Proc. Origen: Juicio de Faltas nº 427/2.014
SENTENCIA Nº 157 / 2.015
EN NOMBRE DE S.M. EL REY
Ilmo. MAGISTRADO Don MANUEL MATEOS RODRÍGUEZ.
En la Ciudad de ALBACETE, a trece de mayo de dos mil quince.
La Sección 001 de la Audiencia Provincial de ALBACETE, ha visto en grado de apelación, sin
celebración de vista pública, el presente procedimiento penal del Juicio de Faltas expresado, seguido contra
Ignacio ; siendo partes en esta instancia, como apelante, Ignacio , defendido por la Letrada Sra. Doña
Soledad Gómez Cambres; y, como apelados, Noelia , defendida por el Letrado Sr.

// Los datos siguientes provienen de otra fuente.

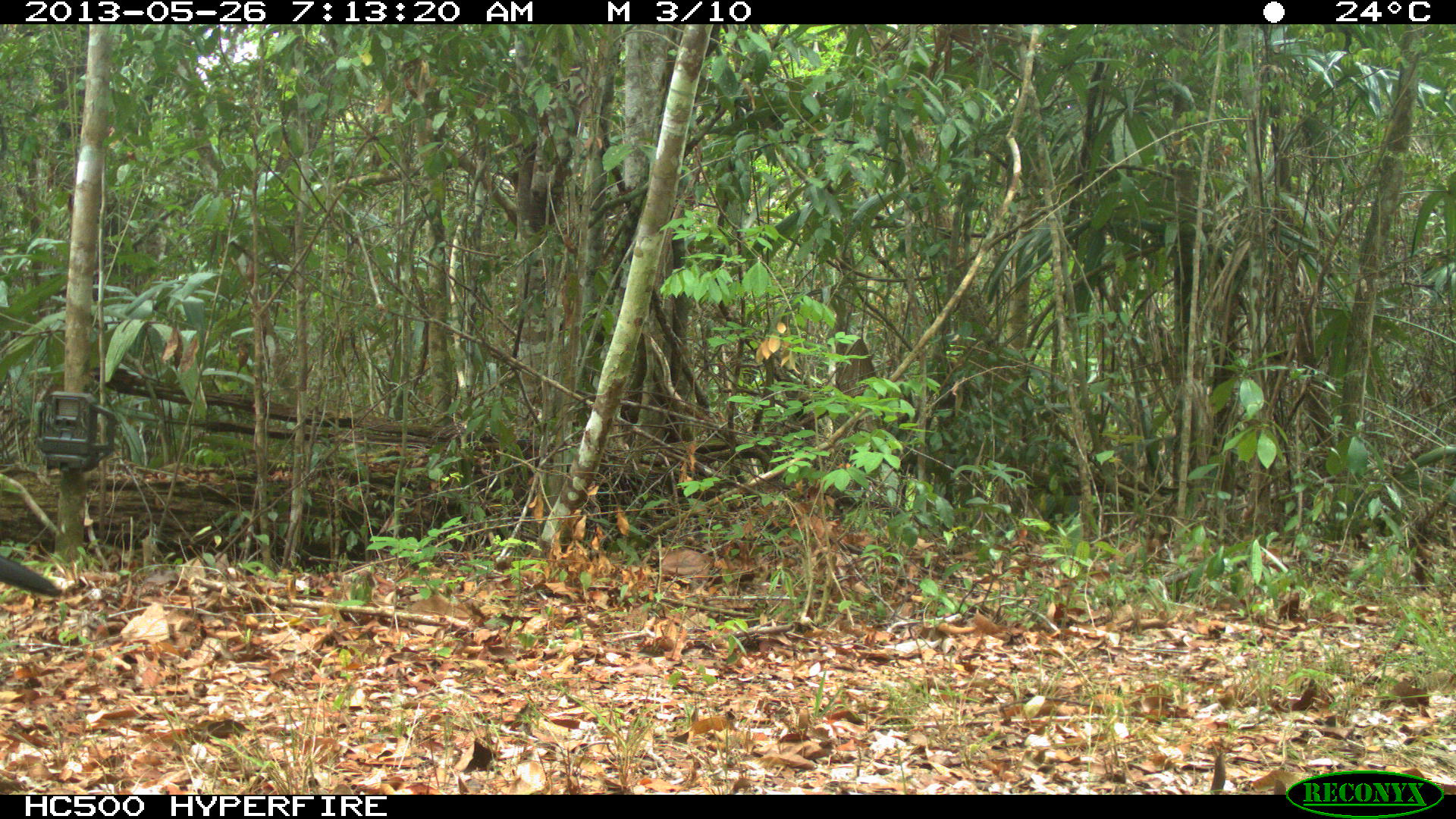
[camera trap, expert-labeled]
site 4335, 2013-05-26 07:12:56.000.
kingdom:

Don Marcelino Manuel
Sánchez Fajardo, y el MINISTERIO FISCAL.
Antecedentes
PRIMERO.- La Ilma. Sra. Magistrada- Juez de Instrucción nº DOS de ALBACETE, con fecha 17 de noviembre de 2.014, dictó sentencia en el Juicio de Faltas del que dimana este recurso, en la que se declararon como hechos probados los siguientes: 'ÚNICO.- De las pruebas practicadas ha quedado probado que Noelia y Ignacio son padres de dos niños menores de edad, de 14 y 8 años, cuya guarda y custodia se encuentra atribuida a la madre en virtud de sentencia de divorcio de 29-5-13, autos núm. 424/13 por la que se establece un régimen de visitas de fines de semana alternos y las tardes de los martes y jueves desde las 17 a las 20 horas, debiendo ser recogidos en el domicilio materno. No obstante lo cual, los días 24 y 26 de junio del presente año, el padre no acudió a recoger a los menores sin que consten acreditados los motivos que llevaron a aquél a incumplir dicho régimen ni que avisase previamente a la madre con antelación suficiente'.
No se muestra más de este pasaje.